◆ Document extract:
Individual Mandate System--The ACA was designed to be an individual mandate system, but the design of the ACA from 2010 (along with its sabotage) was inherently unstable. As discussed earlier, most of the costs are in the tail of the distribution, so if you place a ban on companies discriminating against those with pre-existing conditions, companies can no longer remove themselves of the costs of clients in the tail of the distribution. So now the costs must be borne by everyone across the distribution, which means the healthy will see their coverage drop and their premiums/copays rise substantially. In essence, we now have a private sector rent-seeking insurance oligopoly of a few large providers that's effectively acting like a monopolized cartel. In that, there's large amounts of rent-seeking which's affecting consumers overall. The most common parallel of an individual mandate system working properly is Switzerland. In Switzerland, they effectively restrict insurance companies from increasing in size and force them to work with healthcare providers in local networks to keep a lid on costs.

◆ Instructions for the task:
Answer from the passage on the ACA individual mandate:
1. From what year does the passage say the ACA design that it calls inherently unstable dates?
2. Where in the distribution does the passage say most of the costs are?
3. Which country does the passage name as the most common parallel of an individual mandate system working properly?

◆ Provided records:
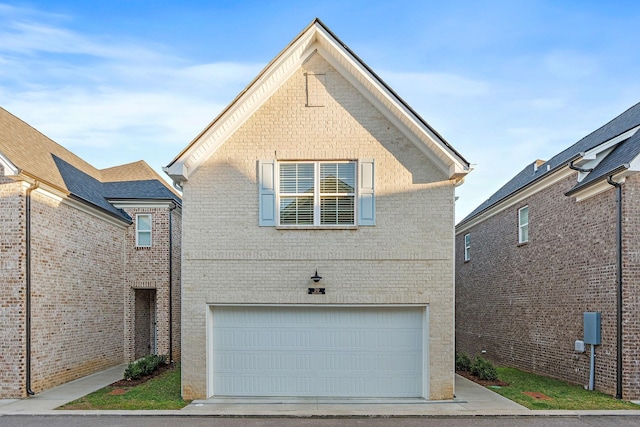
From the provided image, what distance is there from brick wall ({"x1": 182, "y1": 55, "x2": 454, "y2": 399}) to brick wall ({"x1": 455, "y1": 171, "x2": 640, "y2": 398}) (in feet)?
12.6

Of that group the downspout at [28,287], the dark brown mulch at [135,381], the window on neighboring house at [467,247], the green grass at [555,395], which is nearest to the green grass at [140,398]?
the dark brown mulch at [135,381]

* * *

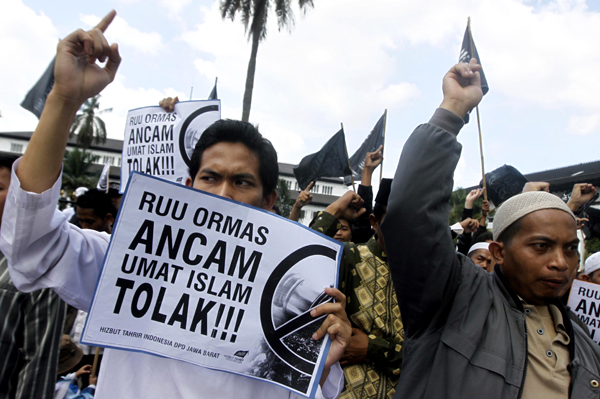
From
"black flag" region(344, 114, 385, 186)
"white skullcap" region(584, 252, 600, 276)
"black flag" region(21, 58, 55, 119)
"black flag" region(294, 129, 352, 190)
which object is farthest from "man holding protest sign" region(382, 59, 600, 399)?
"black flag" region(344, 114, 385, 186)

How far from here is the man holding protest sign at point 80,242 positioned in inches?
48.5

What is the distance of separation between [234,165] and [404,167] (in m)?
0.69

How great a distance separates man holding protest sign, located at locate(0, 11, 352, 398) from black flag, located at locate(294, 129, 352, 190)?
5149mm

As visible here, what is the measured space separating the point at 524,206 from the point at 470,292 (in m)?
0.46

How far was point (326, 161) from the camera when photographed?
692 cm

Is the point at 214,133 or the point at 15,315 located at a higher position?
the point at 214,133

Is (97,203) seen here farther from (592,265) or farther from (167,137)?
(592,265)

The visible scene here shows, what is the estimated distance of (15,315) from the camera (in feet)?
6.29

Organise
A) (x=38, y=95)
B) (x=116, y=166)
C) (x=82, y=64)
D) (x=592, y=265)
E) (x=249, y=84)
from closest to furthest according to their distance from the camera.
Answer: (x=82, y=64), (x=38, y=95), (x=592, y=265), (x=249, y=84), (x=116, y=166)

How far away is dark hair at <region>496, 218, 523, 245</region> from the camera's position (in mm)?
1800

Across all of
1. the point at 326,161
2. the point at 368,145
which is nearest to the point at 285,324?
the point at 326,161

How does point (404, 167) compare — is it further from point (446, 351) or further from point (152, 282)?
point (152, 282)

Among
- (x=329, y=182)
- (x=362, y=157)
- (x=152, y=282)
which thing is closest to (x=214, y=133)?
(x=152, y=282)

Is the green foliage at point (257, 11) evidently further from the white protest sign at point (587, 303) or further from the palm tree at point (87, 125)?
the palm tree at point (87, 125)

...

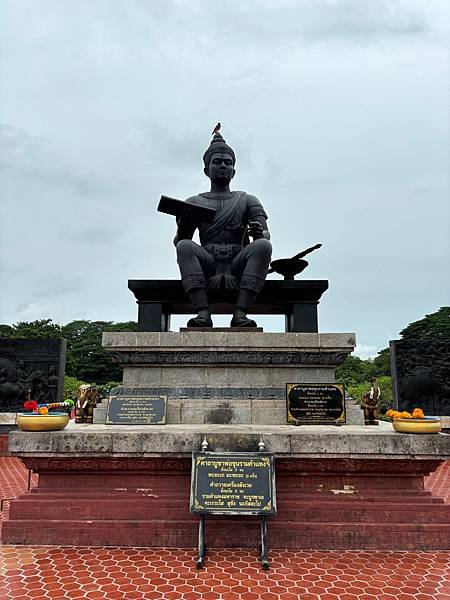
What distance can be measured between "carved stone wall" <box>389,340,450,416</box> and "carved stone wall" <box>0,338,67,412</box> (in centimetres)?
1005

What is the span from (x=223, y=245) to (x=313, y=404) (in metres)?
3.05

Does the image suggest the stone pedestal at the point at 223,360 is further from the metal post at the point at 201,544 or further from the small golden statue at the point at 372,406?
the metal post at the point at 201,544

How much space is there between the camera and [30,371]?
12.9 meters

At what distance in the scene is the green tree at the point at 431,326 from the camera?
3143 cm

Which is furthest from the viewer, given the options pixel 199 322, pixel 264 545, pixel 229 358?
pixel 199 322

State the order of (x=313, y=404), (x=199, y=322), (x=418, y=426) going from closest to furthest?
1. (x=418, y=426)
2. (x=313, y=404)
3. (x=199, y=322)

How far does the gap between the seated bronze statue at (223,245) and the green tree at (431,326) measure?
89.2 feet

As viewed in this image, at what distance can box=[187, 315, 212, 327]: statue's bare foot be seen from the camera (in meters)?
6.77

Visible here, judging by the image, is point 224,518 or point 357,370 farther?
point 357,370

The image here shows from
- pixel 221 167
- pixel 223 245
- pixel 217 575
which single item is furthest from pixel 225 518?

◆ Result for this exercise:
1. 2010
2. In the tail of the distribution
3. Switzerland